From 1951 to 1953, he was a senior research fellow at IISc. and continued there as a lecturer in organic chemistry from 1953 to 1959, with a brief stint as a research associate at the University of Illinois at Urbana–Champaign in 1957–58 under Elias James Corey. After securing the degree of DSc from IISC in 1960, he joined the National Chemical Laboratory, Pune the same year as the Head (Assistant Director) of the Organic Chemistry (Natural Products) Division where he stayed till 1974, with a promotion to deputy director in 1968. In 1974, he was appointed director of the Malti-Chem Research Centre in Nandesari where he worked till 1988. In 1989, he joined the Indian Institute of Technology, New Delhi as the INSA S. N. Bose Research Professor, shifting to the Dr. B.R. Ambedkar Centre For Biomedical Research of Delhi University in 1994 where he was a visiting professor.

Dev died on 16 October 2024, at the age of 101.

== Legacy ==
Sukh Dev conducted research on terpenoids and contributed to the structural elucidation of a number of them. It was during these investigations that he discovered new skeletal types in Sesqui- and diterpenoids. Based on his research, he proposed two rules: the Absolute Stereochemistry Biogenetic Rule and that exotic biological materials tend to produce exotic secondary metabolites. He focused a part of his research on lac, turpentine, Cedrus deodara (Devadaaru) and Indian medicinal plants such as Guggulu, Commiphora wightii, the last of which has resulted in the development of Guggulsterone, a steroid claimed to have cholesterol-lowering and nutrient properties. His research earned him 55 patents and the body of his work has been documented in over 290 scientific articles. He published 10 books, including Prime Ayurvedic Plant Drugs, a 2006 publication which explores the ancient and modern traditions of Ayurveda. He also mentored 92 research scholars, which included many notable scientists.

== Awards and honours ==
Sukh Dev received the Sudborough Medal of the Indian Institute of Science in 1949 when he was working at the institution as a research associate but the first major award came his way in 1964 when the Council of Scientific and Industrial Research (CSIR) awarded him Shanti Swarup Bhatnagar Prize, the highest Indian honour in the science and technology categories. In the 1970s, he received two awards; Acharya P. C. Ray Award of Indian Chemical Society in 1970 and Vishwakarma Medal of Indian National Science Academy in 1979. The American Chemical Society awarded him the Ernest Guenther Award in 1980 and he was selected for the Distinguished Alumnus Award of the Indian Institute of Science, the VASVIK Industrial Research Award, and the FICCI Award of the Federation of Indian Chambers of Commerce and Industry the same year. He received two awards from the Indian National Science Academy in the 1980s, Professor T. R. Seshadri Seventieth Birthday Commemoration Medal in 1981 and Meghnad Saha Medal in 1987.

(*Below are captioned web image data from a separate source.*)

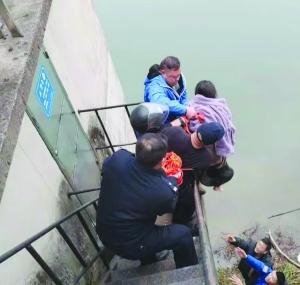 轻生女跳入刺骨信江河 蓝天队员和市民合力救起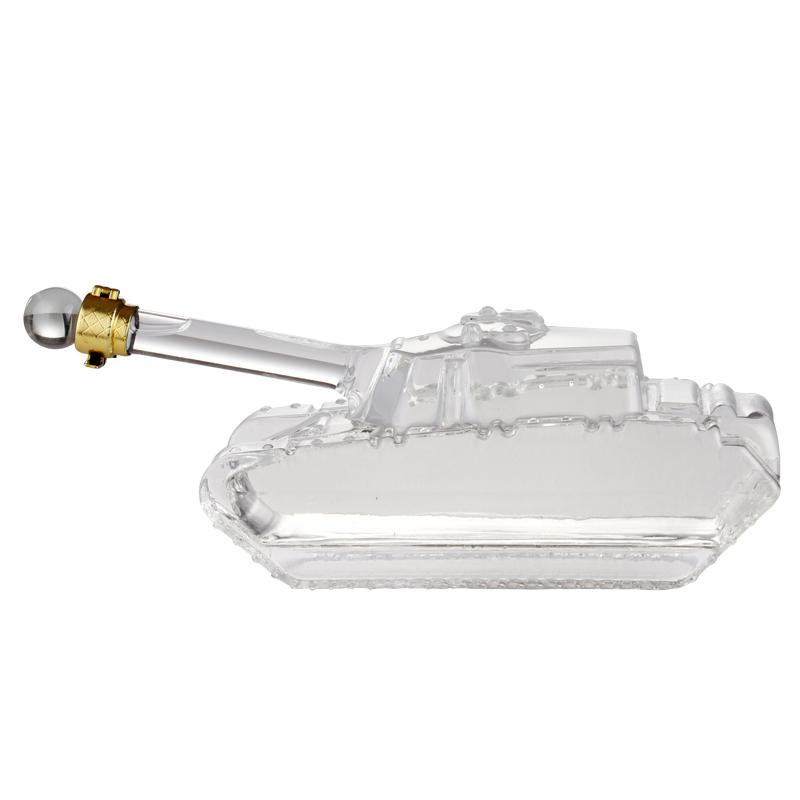 坦克造型玻璃工艺酒瓶手工玻璃醒酒器创意玻璃白酒瓶xo酒瓶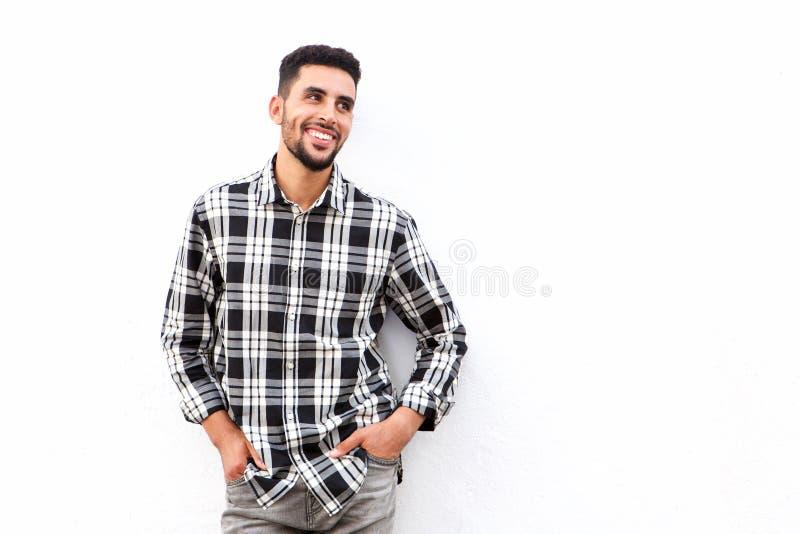 Homem árabe novo fresco que sorri contra o fundo branco foto de stock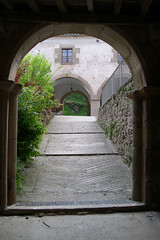 Santuari dels Arcs (Monestirs Puntcat) Tags: santa maria iglesia pau els monasterio arcs garrotxa santuario monestir esglsia santiario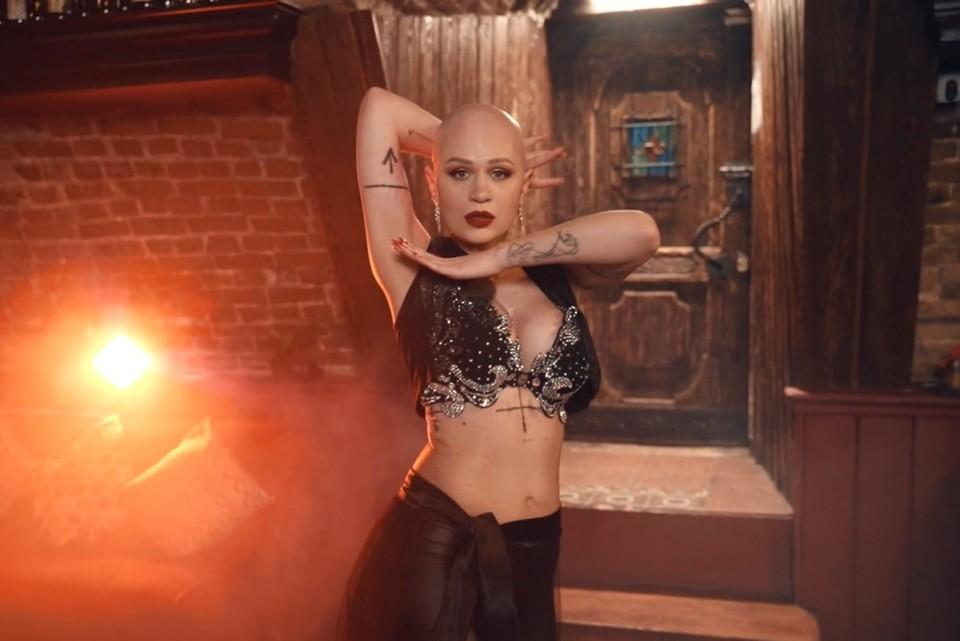 «Я победитель – кричу на весь мир!»: 30-летняя иркутянка, излечившаяся от рака, станцевала победный танец. Фото: скриншот с видео, предоставленного Кариной Поменчук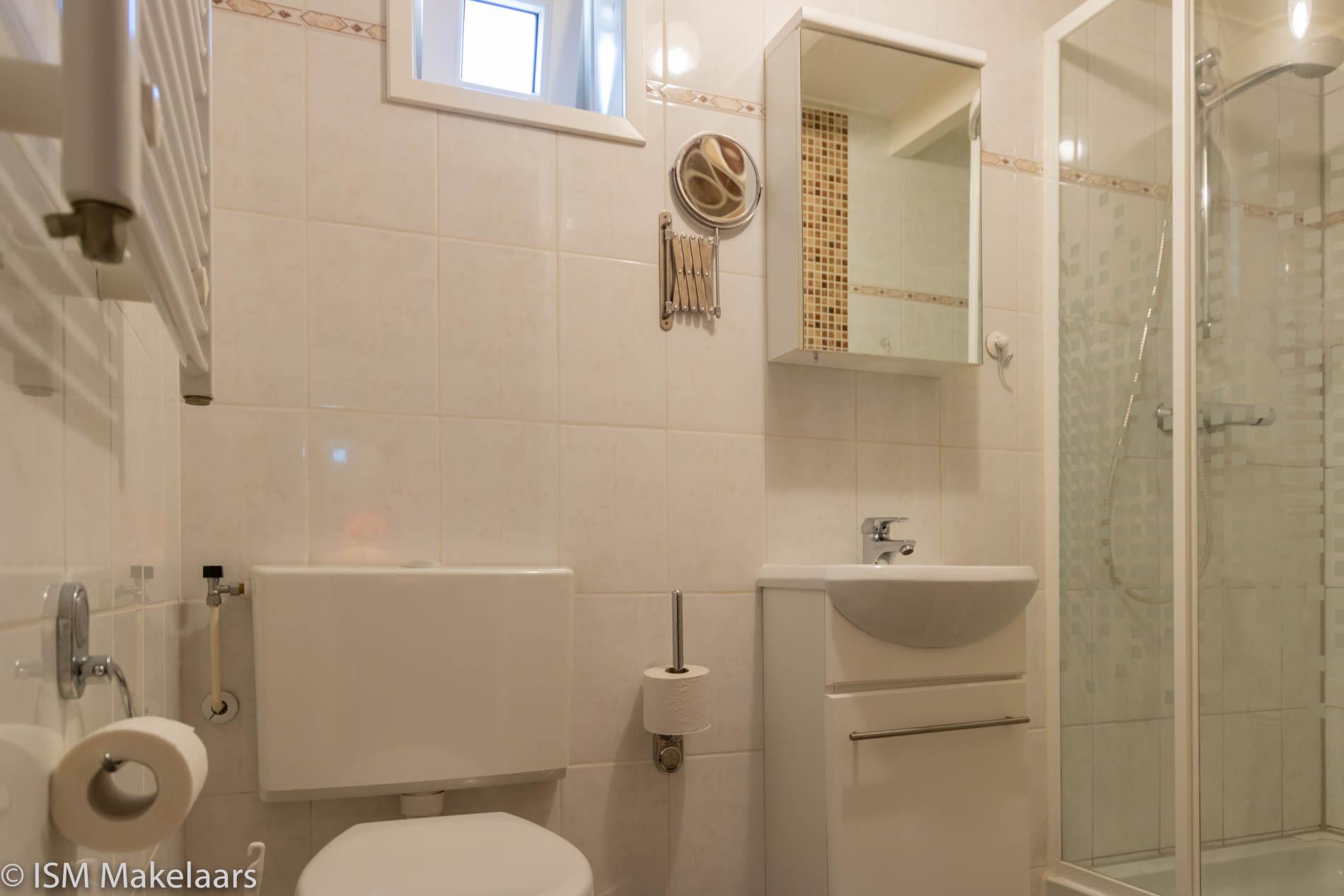 badkamer de spaier 3a zoutelande ism makelaars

Sukh Dev, who held the INSA S. N. Bose Research Professorship of the Indian Institute of Technology, New Delhi from 1988 to 1993, received the TWAS Prize in 1988 and the Srinivasan Ramanujan Birth Centenary Award of the Indian Science Congress Association in 1992. He was awarded the Lifetime Achievement Award by two Indian chemical societies, the Indian Chemical Society in 1999 and the Chemical Research Society of India in 2000. The Government of India included him in the Republic Day honours list in 2008 for the civilian award of the Padma Bhushan.
In 2023, he was honoured by the board of the American Chemical Society for "60 Years of Service Excellence," and his 100th birthday was celebrated with a festschrift published in Organic and Biomolecular Chemistry.